Registration Information

  • Length: 1.5 hour recorded webcast
  • Technical information: You will receive a link to the program and the participant's manual after registration.
  • Cost:
    • Individuals: $90 (nonmembers, $180).
  • Register, participate, and earn 1.5 MLA continuing education (CE) contact hours.

 

Agenda

Part I:  Theory: What is Data Management?

  • Introduce theoretical framework of the Data Lifecycle
    • More than big data!  Data is as diverse as research
    • Funder requirements + reproducibility
    • Understanding communities working with data

Part II:  Case Studies: Opportunities for Librarians

  • Many ways to get involved
  • Specific Case Studies: Data Visualization Program;RDM in RCR classes/graduate curricula; Data catalog, metadata lab tool service, Informationist projects.

Part III: How YOU can do it: Strategies

  • Approaches and Resources

 

Presenters

Lisa Federer, AHIP, currently serves as research data informationist at the National Institutes of Health Library, where she provides training and support in the management, organization, and reuse of biomedical research data. She is the author of several peer-reviewed articles and an e-book on new roles for librarians in supporting research and data management. A member of MLA since 2009, she has served the organization in a variety of capacities at the national and local level, including as a member of the MLA Futures Task Force (January 2013–October 2014), an MLA ’12 blog correspondent, and chair of the Plenary Speaker Committee for the Medical Library Group of Southern California and Arizona/Northern California and Nevada Medical Library Group 2013 Joint Meeting. She holds a master’s of library and information science from the University of California–Los Angeles and a master’s of arts in English from the University of North Texas.

Kevin Read is the knowledge management librarian at the New York University (NYU) Health Sciences Library. He is a former National Library of Medicine (NLM) Associate Fellow, where he collaborated with the National Institutes of Health (NIH) Big Data to Knowledge initiative to inform the development of a national Data Discovery Index for NIH-funded research data. He has presented and disseminated this work at conferences as well as workshops in the United States, Canada, and the United Kingdom. Currently, Read provides research data management training to librarians at the MLA annual meeting and to biomedical faculty, researchers, and students at the NYU Langone Medical Center. He coleads data management related projects at his library including a data catalog for biomedical datasets and a lab organization tool for basic science researchers. Finally, Read is currently supporting two of the informationist supplement grants NLM offers to address the specific data management needs of researchers.

DATA LISTING -

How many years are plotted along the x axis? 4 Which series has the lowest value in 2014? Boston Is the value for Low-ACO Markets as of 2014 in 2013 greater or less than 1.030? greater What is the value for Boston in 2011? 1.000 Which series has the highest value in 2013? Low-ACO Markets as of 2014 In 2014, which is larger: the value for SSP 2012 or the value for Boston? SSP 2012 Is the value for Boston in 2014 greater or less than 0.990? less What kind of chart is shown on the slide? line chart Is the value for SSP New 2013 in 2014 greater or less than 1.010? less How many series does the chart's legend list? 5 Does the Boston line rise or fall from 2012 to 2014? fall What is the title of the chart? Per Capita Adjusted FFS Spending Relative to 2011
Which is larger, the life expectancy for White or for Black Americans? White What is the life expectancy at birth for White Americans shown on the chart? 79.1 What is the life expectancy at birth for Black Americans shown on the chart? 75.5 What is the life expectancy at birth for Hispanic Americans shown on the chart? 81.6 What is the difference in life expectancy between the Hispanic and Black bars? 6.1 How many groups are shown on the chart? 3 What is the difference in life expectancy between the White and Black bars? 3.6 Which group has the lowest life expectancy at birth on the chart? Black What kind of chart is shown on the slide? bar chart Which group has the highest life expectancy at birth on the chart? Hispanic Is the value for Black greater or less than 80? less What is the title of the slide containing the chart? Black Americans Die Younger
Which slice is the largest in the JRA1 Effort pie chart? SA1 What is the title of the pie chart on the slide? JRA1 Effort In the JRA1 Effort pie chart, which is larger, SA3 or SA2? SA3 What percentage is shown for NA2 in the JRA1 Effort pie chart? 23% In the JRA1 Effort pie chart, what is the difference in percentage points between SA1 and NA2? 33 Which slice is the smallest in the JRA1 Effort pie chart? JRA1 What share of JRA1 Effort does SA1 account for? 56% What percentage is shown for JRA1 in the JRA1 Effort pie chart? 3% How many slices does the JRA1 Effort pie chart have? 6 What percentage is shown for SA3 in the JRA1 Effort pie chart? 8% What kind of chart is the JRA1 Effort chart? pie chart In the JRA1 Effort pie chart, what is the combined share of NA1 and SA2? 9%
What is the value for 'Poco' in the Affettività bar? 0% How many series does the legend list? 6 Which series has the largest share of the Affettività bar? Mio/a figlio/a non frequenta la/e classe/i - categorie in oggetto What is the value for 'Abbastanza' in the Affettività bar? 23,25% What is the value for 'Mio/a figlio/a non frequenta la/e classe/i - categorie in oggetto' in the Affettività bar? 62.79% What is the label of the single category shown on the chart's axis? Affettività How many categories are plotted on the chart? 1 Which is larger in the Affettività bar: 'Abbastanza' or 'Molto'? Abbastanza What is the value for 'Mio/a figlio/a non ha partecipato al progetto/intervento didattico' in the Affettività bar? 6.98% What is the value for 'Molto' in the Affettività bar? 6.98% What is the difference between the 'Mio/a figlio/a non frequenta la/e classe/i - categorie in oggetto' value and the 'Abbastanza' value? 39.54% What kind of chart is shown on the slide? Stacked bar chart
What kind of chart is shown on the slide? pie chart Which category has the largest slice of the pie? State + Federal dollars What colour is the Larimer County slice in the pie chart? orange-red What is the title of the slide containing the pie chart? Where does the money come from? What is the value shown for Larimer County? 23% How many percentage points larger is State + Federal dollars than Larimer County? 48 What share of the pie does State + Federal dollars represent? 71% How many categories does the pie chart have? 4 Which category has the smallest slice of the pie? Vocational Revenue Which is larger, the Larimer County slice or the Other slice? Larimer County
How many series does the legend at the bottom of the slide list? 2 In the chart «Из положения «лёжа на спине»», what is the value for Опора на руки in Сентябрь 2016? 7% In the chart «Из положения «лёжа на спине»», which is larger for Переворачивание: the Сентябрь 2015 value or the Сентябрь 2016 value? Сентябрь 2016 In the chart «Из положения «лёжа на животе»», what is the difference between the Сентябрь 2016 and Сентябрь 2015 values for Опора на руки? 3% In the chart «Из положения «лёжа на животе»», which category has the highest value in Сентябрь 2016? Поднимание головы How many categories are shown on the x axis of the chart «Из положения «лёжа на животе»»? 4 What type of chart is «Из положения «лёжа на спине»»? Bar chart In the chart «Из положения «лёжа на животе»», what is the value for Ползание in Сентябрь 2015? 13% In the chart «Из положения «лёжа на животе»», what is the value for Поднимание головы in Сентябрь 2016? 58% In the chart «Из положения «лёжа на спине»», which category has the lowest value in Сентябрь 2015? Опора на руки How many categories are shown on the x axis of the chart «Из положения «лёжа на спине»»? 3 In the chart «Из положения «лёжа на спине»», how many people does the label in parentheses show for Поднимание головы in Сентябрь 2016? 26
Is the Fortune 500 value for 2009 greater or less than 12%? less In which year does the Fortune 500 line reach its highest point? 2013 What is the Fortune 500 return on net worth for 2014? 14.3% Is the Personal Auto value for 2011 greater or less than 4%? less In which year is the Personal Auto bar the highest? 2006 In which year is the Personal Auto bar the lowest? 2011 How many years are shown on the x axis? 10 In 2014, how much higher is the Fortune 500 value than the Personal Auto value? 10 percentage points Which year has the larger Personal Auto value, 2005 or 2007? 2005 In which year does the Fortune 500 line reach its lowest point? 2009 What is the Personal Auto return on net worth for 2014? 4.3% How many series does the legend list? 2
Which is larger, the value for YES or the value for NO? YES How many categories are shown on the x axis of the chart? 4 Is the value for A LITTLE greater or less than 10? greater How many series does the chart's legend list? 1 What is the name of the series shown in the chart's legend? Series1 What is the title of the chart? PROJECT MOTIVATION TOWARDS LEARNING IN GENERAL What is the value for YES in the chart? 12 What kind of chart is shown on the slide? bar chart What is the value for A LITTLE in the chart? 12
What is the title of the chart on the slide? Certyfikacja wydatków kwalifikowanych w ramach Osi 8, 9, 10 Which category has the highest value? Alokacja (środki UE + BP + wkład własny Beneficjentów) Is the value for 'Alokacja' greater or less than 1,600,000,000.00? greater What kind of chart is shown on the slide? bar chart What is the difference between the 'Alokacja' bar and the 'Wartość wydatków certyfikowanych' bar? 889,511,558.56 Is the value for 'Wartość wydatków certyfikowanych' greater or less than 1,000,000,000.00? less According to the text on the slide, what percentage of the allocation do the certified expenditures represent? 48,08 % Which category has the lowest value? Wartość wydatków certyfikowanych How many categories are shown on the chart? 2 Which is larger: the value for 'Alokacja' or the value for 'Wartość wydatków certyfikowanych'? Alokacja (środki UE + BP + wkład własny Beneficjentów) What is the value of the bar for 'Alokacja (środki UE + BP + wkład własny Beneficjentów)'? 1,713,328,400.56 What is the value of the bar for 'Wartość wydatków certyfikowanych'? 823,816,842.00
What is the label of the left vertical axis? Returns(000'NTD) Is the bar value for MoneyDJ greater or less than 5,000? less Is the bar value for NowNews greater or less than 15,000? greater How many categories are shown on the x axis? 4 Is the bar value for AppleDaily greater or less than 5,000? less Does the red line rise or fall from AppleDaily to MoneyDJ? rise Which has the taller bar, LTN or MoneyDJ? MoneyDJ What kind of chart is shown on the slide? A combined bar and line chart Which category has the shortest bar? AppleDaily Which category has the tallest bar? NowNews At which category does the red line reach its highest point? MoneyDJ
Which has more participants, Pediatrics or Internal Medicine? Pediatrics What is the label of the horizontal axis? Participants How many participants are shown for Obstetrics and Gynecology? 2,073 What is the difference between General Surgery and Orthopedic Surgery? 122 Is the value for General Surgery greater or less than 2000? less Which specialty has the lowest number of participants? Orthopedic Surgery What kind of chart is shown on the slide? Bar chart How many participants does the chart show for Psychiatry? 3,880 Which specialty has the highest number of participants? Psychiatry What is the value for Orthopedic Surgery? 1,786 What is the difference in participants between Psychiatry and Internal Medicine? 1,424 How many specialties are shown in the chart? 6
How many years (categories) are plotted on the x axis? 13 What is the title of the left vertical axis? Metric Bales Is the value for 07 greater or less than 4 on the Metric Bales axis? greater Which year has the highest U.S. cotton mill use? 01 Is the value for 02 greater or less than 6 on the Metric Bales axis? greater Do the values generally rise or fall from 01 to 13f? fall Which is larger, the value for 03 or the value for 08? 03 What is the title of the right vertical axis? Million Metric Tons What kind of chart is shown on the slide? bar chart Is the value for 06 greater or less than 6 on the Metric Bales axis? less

PROBLEMS TO WORK ON -
a) According to the data management webcast page, how many MLA continuing education contact hours can participants earn?
b) In the data management webcast page, rewrite the part between "Registration Information" and "is Data Management?", inclusive, changing "webcast" to "seminar".
c) Write what comes next in the data management webcast page, picking up after its final sentence.

SOLVED PROBLEMS -
a) 1.5 MLA continuing education contact hours.

b)
Registration Information

  • Length: 1.5 hour recorded seminar
  • Technical information: You will receive a link to the program and the participant's manual after registration.
  • Cost:
    • Individuals: $90 (nonmembers, $180).
  • Register, participate, and earn 1.5 MLA continuing education (CE) contact hours.

 

Agenda

Part I:  Theory: What is Data Management?

c)
Jacqueline Wirz directs the Professional Development Center and Graduate Student Affairs at Oregon Health & Science University (OHSU) –Portland and is the research data specialist and an assistant professor at the OHSU Library. She earned her doctoral degree from OHSU in biochemistry and molecular biology and has a bachelor’s from Oregon State University in biochemistry and biophysics. Her research career has spanned fifteen years and has covered diverse topics such as transcriptional regulation, macromolecular structure determination, collagen biophysics, and DNA repair. Her professional interests include information, data, and knowledge management, as well as the publishing paradigms of researchers. She lectures on a variety of topics including professional skills development, data management, scholarly publication ethics, research impact and semantic technologies, National Center for Biotechnology Information resources, and research communication. Wirz is a strong proponent of science outreach and has developed programs and grants designed to promote scientific, data, and information literacy. Wirz believes in evolution, salted caramel buttercream, and Jane Eyre.